_Stated goal_
Pull out each line in the records below that contains the string "nearest". Case counts.
## begin Supplied material
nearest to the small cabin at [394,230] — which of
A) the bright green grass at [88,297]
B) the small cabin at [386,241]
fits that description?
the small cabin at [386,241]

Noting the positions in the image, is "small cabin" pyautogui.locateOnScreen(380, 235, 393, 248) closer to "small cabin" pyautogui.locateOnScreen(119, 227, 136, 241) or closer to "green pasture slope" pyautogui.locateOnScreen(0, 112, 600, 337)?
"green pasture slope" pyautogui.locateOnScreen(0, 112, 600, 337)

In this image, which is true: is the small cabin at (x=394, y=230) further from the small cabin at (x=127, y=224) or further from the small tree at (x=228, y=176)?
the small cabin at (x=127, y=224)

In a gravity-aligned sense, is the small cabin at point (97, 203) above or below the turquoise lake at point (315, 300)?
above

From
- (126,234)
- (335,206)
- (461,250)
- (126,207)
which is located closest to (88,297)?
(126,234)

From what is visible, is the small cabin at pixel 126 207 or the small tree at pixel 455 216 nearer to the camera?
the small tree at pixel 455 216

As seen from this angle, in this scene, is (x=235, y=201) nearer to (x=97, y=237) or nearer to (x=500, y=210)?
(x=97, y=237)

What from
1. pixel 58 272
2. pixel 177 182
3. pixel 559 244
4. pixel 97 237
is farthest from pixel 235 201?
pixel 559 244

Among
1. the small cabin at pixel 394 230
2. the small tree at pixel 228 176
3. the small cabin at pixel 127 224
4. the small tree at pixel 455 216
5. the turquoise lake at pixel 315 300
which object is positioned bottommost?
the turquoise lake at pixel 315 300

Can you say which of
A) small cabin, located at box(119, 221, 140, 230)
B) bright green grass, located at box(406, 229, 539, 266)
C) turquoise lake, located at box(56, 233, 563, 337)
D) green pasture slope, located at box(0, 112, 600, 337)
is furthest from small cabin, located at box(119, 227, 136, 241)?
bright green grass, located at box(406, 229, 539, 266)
## end Supplied material
## begin Supplied material
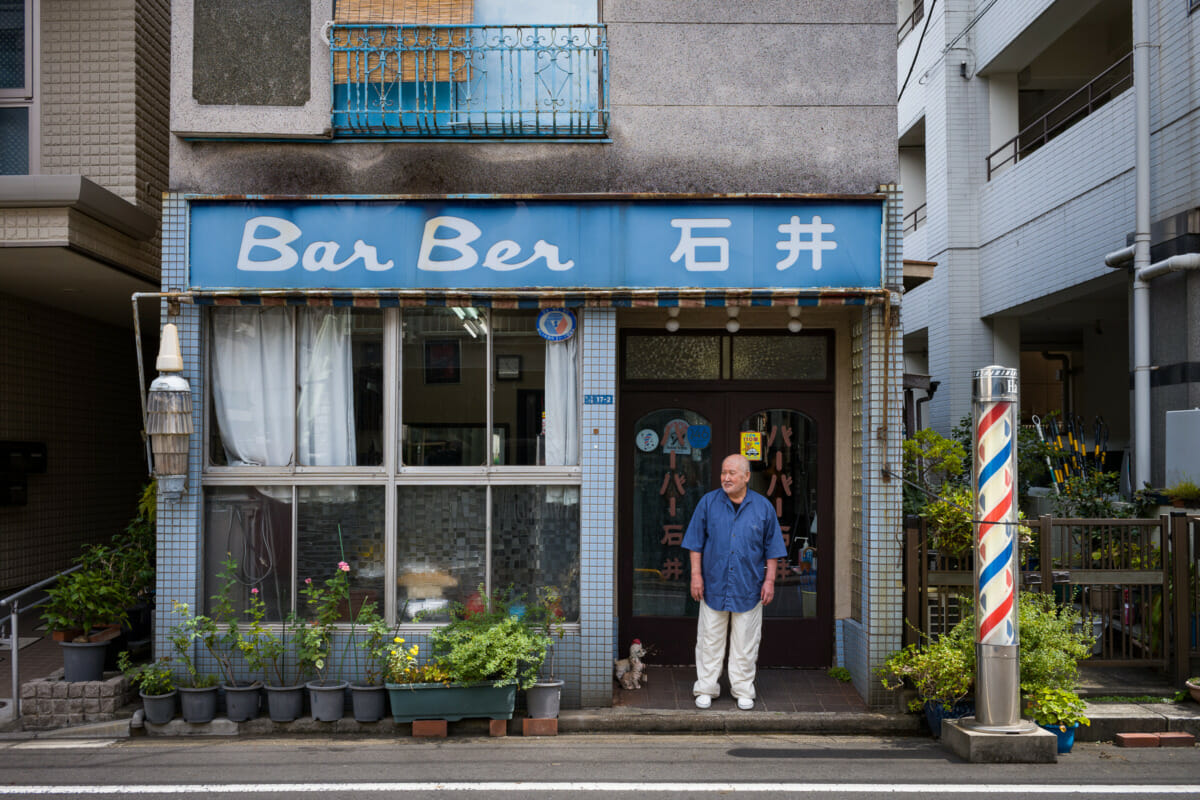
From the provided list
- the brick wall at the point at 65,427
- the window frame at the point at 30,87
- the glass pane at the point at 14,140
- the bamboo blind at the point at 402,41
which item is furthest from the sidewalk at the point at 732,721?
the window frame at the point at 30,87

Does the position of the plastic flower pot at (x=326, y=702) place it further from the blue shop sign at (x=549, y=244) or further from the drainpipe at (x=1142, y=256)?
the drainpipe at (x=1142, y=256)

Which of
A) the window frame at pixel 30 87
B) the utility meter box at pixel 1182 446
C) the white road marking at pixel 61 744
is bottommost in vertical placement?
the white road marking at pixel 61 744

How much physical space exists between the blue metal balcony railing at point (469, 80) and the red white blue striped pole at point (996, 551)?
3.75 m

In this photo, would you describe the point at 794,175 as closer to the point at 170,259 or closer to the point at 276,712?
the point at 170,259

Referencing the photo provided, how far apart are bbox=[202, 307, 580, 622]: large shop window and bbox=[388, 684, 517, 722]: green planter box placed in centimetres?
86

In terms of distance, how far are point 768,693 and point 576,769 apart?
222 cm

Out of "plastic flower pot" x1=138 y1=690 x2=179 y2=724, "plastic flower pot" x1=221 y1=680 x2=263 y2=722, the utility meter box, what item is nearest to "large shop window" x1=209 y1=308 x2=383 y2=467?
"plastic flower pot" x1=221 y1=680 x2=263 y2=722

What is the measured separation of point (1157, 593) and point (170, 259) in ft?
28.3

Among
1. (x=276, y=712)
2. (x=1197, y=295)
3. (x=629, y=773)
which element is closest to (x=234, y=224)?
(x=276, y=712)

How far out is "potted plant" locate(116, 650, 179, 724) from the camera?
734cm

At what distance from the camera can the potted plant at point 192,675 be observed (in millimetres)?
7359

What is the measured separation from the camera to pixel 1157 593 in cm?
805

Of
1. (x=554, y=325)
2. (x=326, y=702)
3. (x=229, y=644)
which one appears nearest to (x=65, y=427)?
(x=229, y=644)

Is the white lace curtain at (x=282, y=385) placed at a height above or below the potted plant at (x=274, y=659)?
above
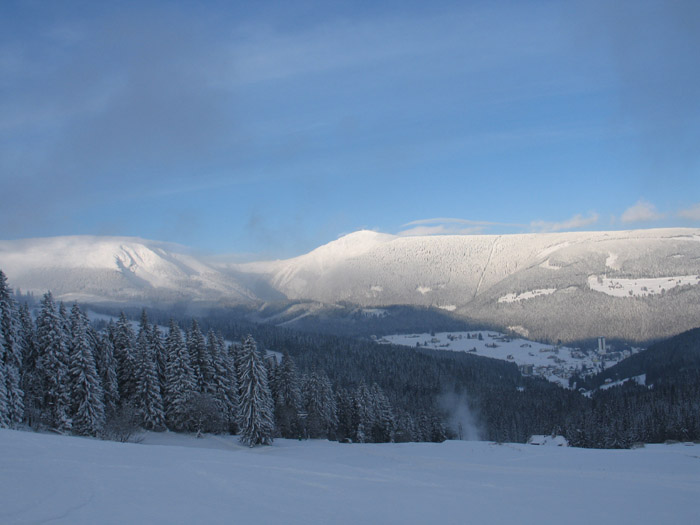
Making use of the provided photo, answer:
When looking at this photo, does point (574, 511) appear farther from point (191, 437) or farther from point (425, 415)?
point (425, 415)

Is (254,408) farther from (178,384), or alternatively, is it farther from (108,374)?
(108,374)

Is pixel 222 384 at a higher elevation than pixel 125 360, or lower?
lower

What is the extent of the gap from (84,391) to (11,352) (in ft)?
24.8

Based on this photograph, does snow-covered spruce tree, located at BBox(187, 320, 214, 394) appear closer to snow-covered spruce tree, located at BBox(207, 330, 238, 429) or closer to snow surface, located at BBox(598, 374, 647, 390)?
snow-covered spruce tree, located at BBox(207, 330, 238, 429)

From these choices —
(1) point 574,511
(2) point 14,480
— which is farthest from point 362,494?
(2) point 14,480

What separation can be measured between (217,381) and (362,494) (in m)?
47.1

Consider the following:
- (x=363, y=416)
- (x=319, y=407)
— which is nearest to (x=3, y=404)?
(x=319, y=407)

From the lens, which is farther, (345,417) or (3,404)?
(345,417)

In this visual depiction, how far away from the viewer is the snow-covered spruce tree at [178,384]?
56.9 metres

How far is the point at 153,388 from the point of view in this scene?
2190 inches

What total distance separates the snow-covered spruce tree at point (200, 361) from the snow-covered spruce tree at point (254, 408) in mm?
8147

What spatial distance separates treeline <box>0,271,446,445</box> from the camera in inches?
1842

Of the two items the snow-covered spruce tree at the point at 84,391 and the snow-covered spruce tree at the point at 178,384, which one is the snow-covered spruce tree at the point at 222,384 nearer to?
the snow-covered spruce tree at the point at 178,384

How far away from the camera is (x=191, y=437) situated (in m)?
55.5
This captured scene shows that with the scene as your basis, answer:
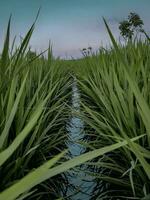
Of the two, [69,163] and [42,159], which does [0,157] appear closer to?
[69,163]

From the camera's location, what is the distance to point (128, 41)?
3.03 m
## end Supplied material
_Solved problem_
nearest to the small cabin at [394,230] — which of
Out of "plastic flower pot" x1=138 y1=690 x2=179 y2=724, "plastic flower pot" x1=221 y1=680 x2=263 y2=722, the utility meter box, what item is nearest to "large shop window" x1=209 y1=308 x2=383 y2=467?
which one appears nearest to (x=65, y=427)?
— which is nearest to (x=3, y=404)?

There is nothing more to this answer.